To calculate the similarity, or dissimilarity, between two selected days on a number of headache triggers, we needed a statistical index. Gower's distance (difference) is a metric used in many branches of science to describe distances between entities in multidimensional space. 12 Many such distance measures exist and could have been used, but Gower's is flexible in allowing different data types and distributions that might be encountered in headache trigger research (e.g., nominal, ordinal, interval, or ratio data can be used) . In our approach, the index calculates a score that represents the average difference between two days on a group of measurements (e.g., weather) as referenced to the maximal variability in the measurements. In this way, the score ranges from 0 (the two days are identical on all of the measurements) to 1.0 (the difference in the two days represents the maximal variability observed on all of the measurements). We selected d ≤ 0.10 to serve as a threshold for similarity based on several considerations. First, headache trigger effects are likely to be subtle, so accurate estimation of these impacts would require a high degree of similarity between small numbers of occasions and preclude days with even modest differences between them. Second, evaluation of the various series revealed that d < 0.10 provided an acceptable similarity in the various measurements that was intuitively valid. Figures 1c, 2c, and 3c display examples of how similar the various measurements are given the distance between them. For example in Figure 1c, even with a d ~ 0.10 the maximum temperature for the example day was different by 10 degrees Fahrenheit, with the other measurements being quite similar. This difference occured because the metric represents the average similarity between the measurements, so variability in the distances are observed across measurements. This fact underscores that differences larger than d > 0.10 this are likely to represent substantial confounds for an individual acting as a scientist conducting his or her natural experiment.

Figure 1.

Figure 1

1A. Using Gower's distance, a measure of similarity of multiple measurements that ranges from 0 (identical on all dimensions) to 1.0 (maximal variability in relation to each measurement's range), the similarity of subsequent days following the median weather day are plotted. Five days (black dots) could be found in the 3 years from that exhibited a difference of d ≤ 0.10, making them comparably similar to the selected day. 1B. A histogram of the number of similar (d ≤ 0.10) days that could be found for each calendar day from Nov 2009 to Jan 2011. 1C. An example of the similarity of two days with a difference of d = 0.097 on the considered weather domains.

Figure 2.

Figure 2

2A. Using Gower's distance, the similarity of subsequent days following the median ovarian hormone day are plotted. Two days (black dots) could be found in this 3 month period that exhibited a difference of d ≤ 0.10, making them comparably similar to the selected day. 2B. A histogram of the number of similar (d ≤ 0.10) days that could be found for each day over a 90-day observation period. 2C. An example of the similarity of two days with a difference of d = 0.102 on progesterone (PdG) and estrogen (E1G).

Figure 3.

Figure 3

3A. Using Gower's distance, the similarity of subsequent days following the median stress day are plotted. Four days (black dots) could be found in the 3 month period that exhibited a difference of d ≤ 0.10, making them comparably similar to the selected day. 3B. A histogram of the number of similar (d ≤ 0.10) days that could be found for each day over a 90-day observation period. 3C. An example of the similarity of two days with a difference of d = 0.099 on the sum of the number of daily stress ratings (SUM), the number of stressful events (FREQ), and the average intensity rating of the events (AIR).

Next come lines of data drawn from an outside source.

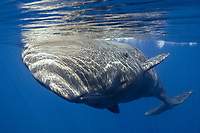 Sperm whale; Physeter macrocephalus; Cetacea; Faial; Azores; Portugal; Northern Atlantic; Europe;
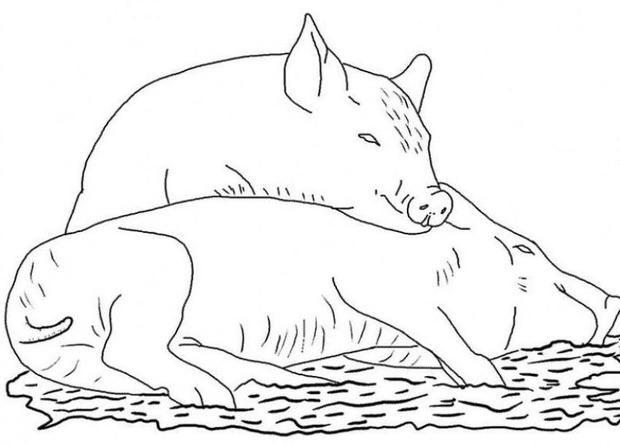 les 49 meilleures images du tableau coloriages animaux domestiques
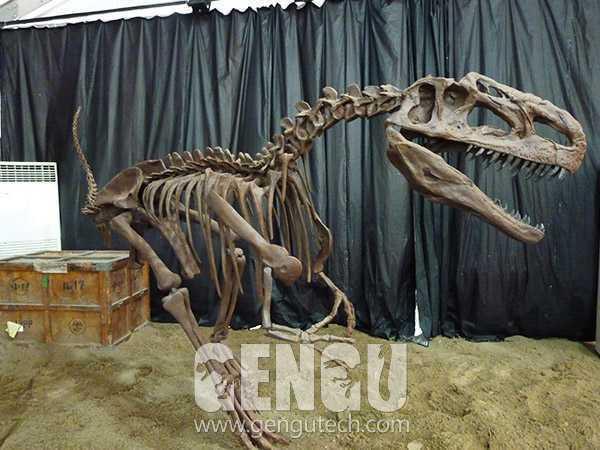 Monolophosaurus Fossil(FP-245)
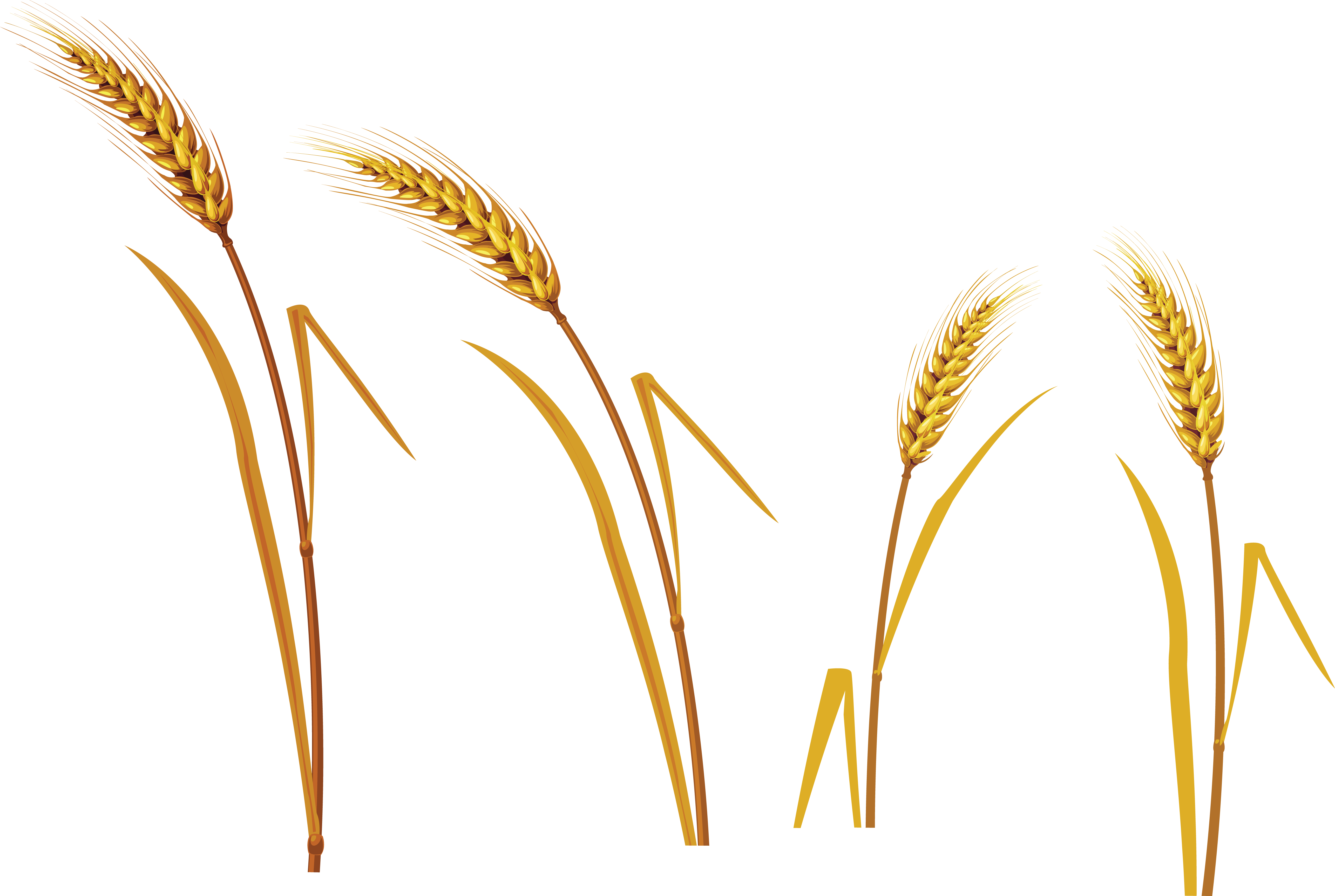 Png . Crops clipart wheat barley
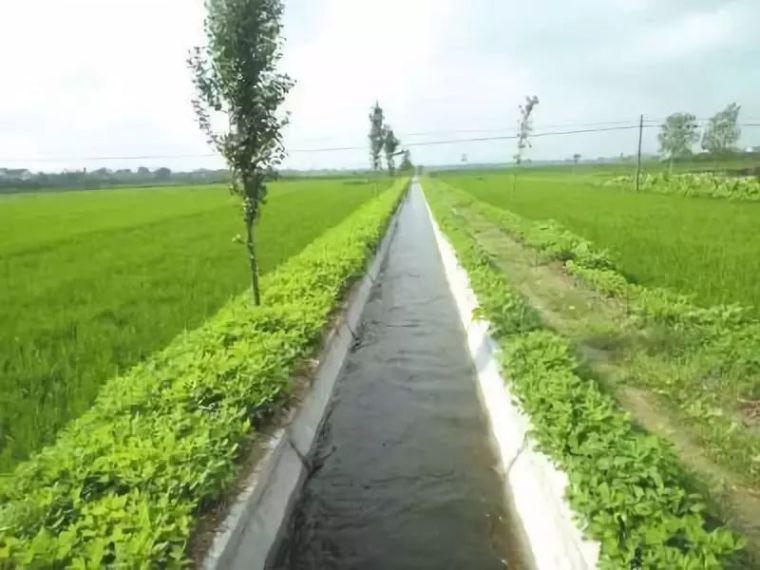 农田水利工程质量监督管理问题及措施_4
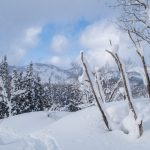 Snow-covered fields and trees in Hijiori Onsen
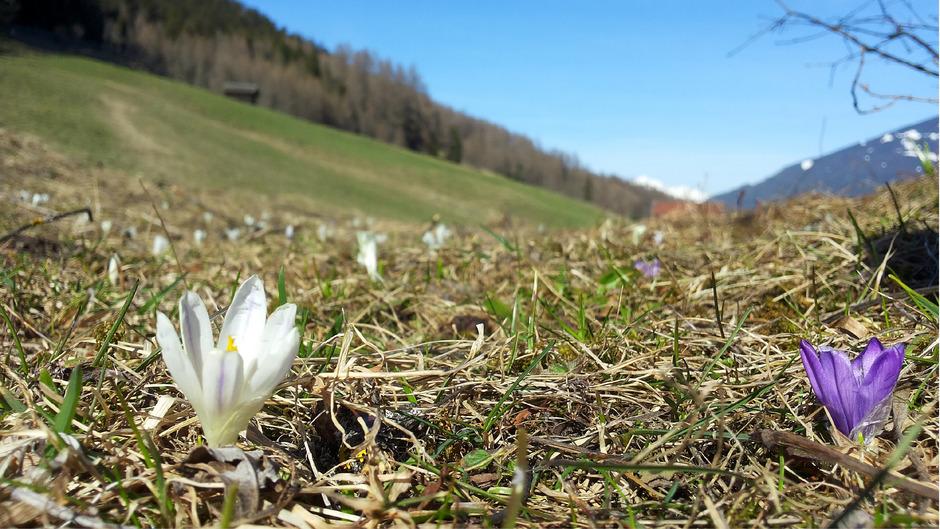 Die Krokusse blühen: Frühling auf den Telfer Wiesen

Statistical simulation of expected similarity

The choice of similarity threshold and the number of considered triggers substantially impacts the uncovered estimates. The choice to use d ≤ 0.10 in the analysis is intended to be viewed simply as an illustration of the difficulties encountered by an individual acting as a scientist in finding similar days to experiment. To illustrate the impact of this arbitrary choice of threshold on the expected number of similar days, we conducted an overly-simplistic mathematical simulation. For the simulation we estimated the probability that a similar day could be found using cutoffs of Gower's distance of d = 0.10, 0.15, and 0.20 in a variable number of series ranging from 2 to 20 (this simulates finding a similar day considering between 2 and 20 other potential triggers). Each series was generated using a normal random number generator with ~ N (0, 1) that produced uncorrelated series (i.e., these data do not resemble time-series data in their autocorrelation structure). One thousand replicates were generated for each scenario that each contained N = 100 theoretical days. The probability was estimated as the sum of the number of days that could be found below the threshold for each simulated day, divided by the total number of following days (i.e., only unique days are counted).

Statistical Analysis

To determine how often subsequent days were similar to the current day in terms of the pattern of headache triggers, we simply counted the number of days after each day in our data that had a distance (using Proc DISTANCE) less than or equal to 0.10 (the calculation would have been the same moving forward or backward in time). These days were then modeled while considering how many days occurred after this day in the set using an intercept-only model. Point estimates and 95% confidence intervals were generated for the stress and hormone data as per 30-day time frames (i.e., a 30-day month). The model was conducted using generalized estimating equations (Proc GENMOD) with a negative binomial distribution for count data using days as a repeated measures nested within individuals and an unstructured covariance matrix. The distributions of similar days across subjects were plotted using a histogram. All analyses were conducted using SAS 9.2 (SAS, Inc., Cary, NC).

Results

It proves difficult to find occasions with similar patterns of headache triggers to the current day in a reasonable time period. This is partly the case because of the sheer number of headache triggers and partly because of the natural variability of these triggers in a typical headache sufferer. Figure 1A displays the similarity of weather over time to a selected day that is representative of median weather conditions. Using a cut-off of d ≤ 10% difference for similarity to the present day in seven weather conditions, there was only a median of 2.3 comparable days each year (range: 0 to 27.4) in the years 2009 to 2012 in Winston-Salem, NC (Figure 2B). If weather were the only headache trigger, there would be only 1 out of every 159 days that could be used for a valid potential comparison with the current day.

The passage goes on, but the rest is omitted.